**Prompt A:**
Using the text on whether NDAs are enforceable in India, answer each question briefly, one per line:
(i) With which brand did Zenith Digital secure a contract?
(ii) What do Indian courts review the terms of an NDA to ensure?
(iii) Which section of which act voids agreements that restrain a person from exercising a lawful profession, trade, or business?
**Prompt B:** Extend the text on NDA enforceability in India, picking up right after its final sentence.
[Begin Document segment]
If you are stuck in such a situation, here is what to do.
Mr. Sameer, a talented professional at a burgeoning marketing firm named “Zenith Digital,” found himself in a complex situation. His company had just secured a contract with “Elegance International,” a globally recognized luxury brand. For Sameer, having Elegance International’s name and the associated project work in his portfolio would be a significant career booster, potentially leading to much higher salary offers in the future.
However, Zenith Digital presented him with a stringent Non-Disclosure Agreement (NDA). This agreement explicitly forbade him from mentioning Elegance International by name in his portfolio or during job interviews. It also prevented him from claiming credit for the work he executed or using any campaign data and achievements to build his professional credentials. Sameer felt this was deeply unfair, as it seemed to exploit his talent while legally preventing him from reaping the professional rewards of his own hard work. He questioned whether such an NDA, which severely hampers career growth, is legally valid and enforceable in India.
Advice in such cases
In India, Non-Disclosure Agreements (NDAs) are standard legal instruments used to protect a company’s confidential information, trade secrets, and client relationships. They are generally considered legally enforceable. However, their enforceability is not absolute. Indian courts review the terms of an NDA to ensure they are reasonable and not against public policy. An agreement that is excessively broad, or one that unreasonably restricts an individual’s fundamental right to practice a profession or carry on any lawful trade or business, can be challenged. The key is the balance between protecting the employer’s legitimate business interests and the employee’s right to career progression and livelihood.
Applicable Sections of Law
The legality of such NDAs is primarily governed by contract law rather than criminal statutes like the Bharatiya Nyaya Sanhita (BNS).
- The Indian Contract Act, 1872: Section 27 of this Act voids any agreement that restrains a person from exercising a lawful profession, trade, or business. While courts have upheld reasonable restrictions to protect confidential information during employment, post-employment restrictions that are overly broad and prevent an employee from using their general skills and knowledge can be struck down. An NDA that effectively gags an employee from ever mentioning their experience, even in a generic sense, could be challenged as an unreasonable restraint of trade under this section.
[End Document segment]
[Begin Supplied data]
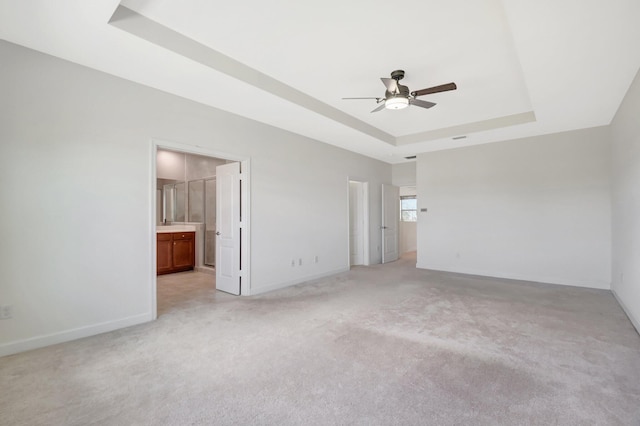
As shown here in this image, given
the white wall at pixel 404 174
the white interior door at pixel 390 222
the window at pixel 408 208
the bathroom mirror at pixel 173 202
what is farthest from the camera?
[End Supplied data]
**Right answer A:**
(i) Elegance International
(ii) That they are reasonable and not against public policy
(iii) Section 27 of the Indian Contract Act, 1872

**Right answer B:**
- The Copyright Act, 1957: Generally, under Section 17, the employer is the first owner of the copyright in any work created by an employee during the course of their employment, unless an agreement states otherwise. This means the marketing agency (Zenith Digital) legally owns the campaign materials, reports, and other “work products.” This ownership gives them the right to control how that specific material is used and distributed, including prohibiting its inclusion in a personal portfolio.
If you are the complainant
If you are in a situation like Mr. Sameer’s, you have several proactive steps you can take.
- Review your employment agreement and the proposed NDA meticulously. Pay close attention to clauses related to confidentiality, intellectual property, and post-employment restrictions.
- Attempt to negotiate the terms of the NDA with your employer. You can propose compromises, such as describing the project and your role in generic terms without naming the client or revealing sensitive data. For example, “Managed a digital marketing campaign for a leading international luxury goods company, resulting in a 40% increase in online engagement.”
- Consult with a Lawyer: The very basic and important step to start is to talk to a Lawyer/advocate. You should not hesitate in paying his consultation fee i.e. might be in the range of Rs. 10,000 to 50,000, depending on the case. He is helping you in this situation to come out. He is an expert in the domain and can help you explain the procedure which you might have never explored. A good lawyer can get the issues resolved in 7-10 days.
- Maintain a written record of all discussions and correspondence with your employer regarding the NDA. This documentation can be crucial if a dispute arises later.

If you are the victim
If you have already signed such an NDA and feel it is unfairly restricting your career, your options are more nuanced but still exist.
- Breaching the NDA by using the client’s name or work can expose you to a lawsuit for damages from your former employer. Therefore, acting unilaterally is risky.
- Your best course of action is to seek legal counsel to assess the enforceability of the specific clauses in your NDA. A lawyer can advise you on whether the restrictions are likely to be considered unreasonable by a court.
- You can still leverage your experience. Focus on describing the skills you developed, the challenges you overcame, and the processes you mastered without mentioning the client’s name or confidential project details. This is a safe way to showcase your capabilities to potential new employers.
How the police behave in such cases
This is a civil matter, not a criminal one. The police have no jurisdiction over disputes arising from employment contracts or NDAs. Such issues are resolved through civil courts, mediation, or arbitration as stipulated in the agreement. Police would only become involved if there were allegations of a criminal offense, such as theft of company property (like a laptop with data) or criminal breach of trust, which is distinct from a simple contractual disagreement over portfolio rights.
FAQs people normally have
- Is it always illegal for an employer to restrict portfolio use?
No, it is not always illegal. Employers have a legitimate right to protect their clients’ confidentiality and their own intellectual property. Restricting the use of specific, sensitive work in a portfolio is often legally permissible. The issue arises when the restriction is so broad that it prevents you from describing your experience in any meaningful way. - Can I talk about my work at all?
Yes. An NDA cannot prevent you from talking about your general skills and experience. You can discuss the type of work you did, the industry of the client (e.g., “a major e-commerce platform”), and the results in generalized terms (e.g., “improved user acquisition by X%”). You must avoid revealing confidential information, which includes the client’s name if specified, trade secrets, or non-public data. - What makes an NDA clause “unreasonable”?
A clause may be deemed unreasonable if it has an unlimited duration, an overly broad scope of what is considered “confidential,” or if its primary purpose is not to protect legitimate business interests but to stifle an employee’s ability to find future work.

What evidence is required?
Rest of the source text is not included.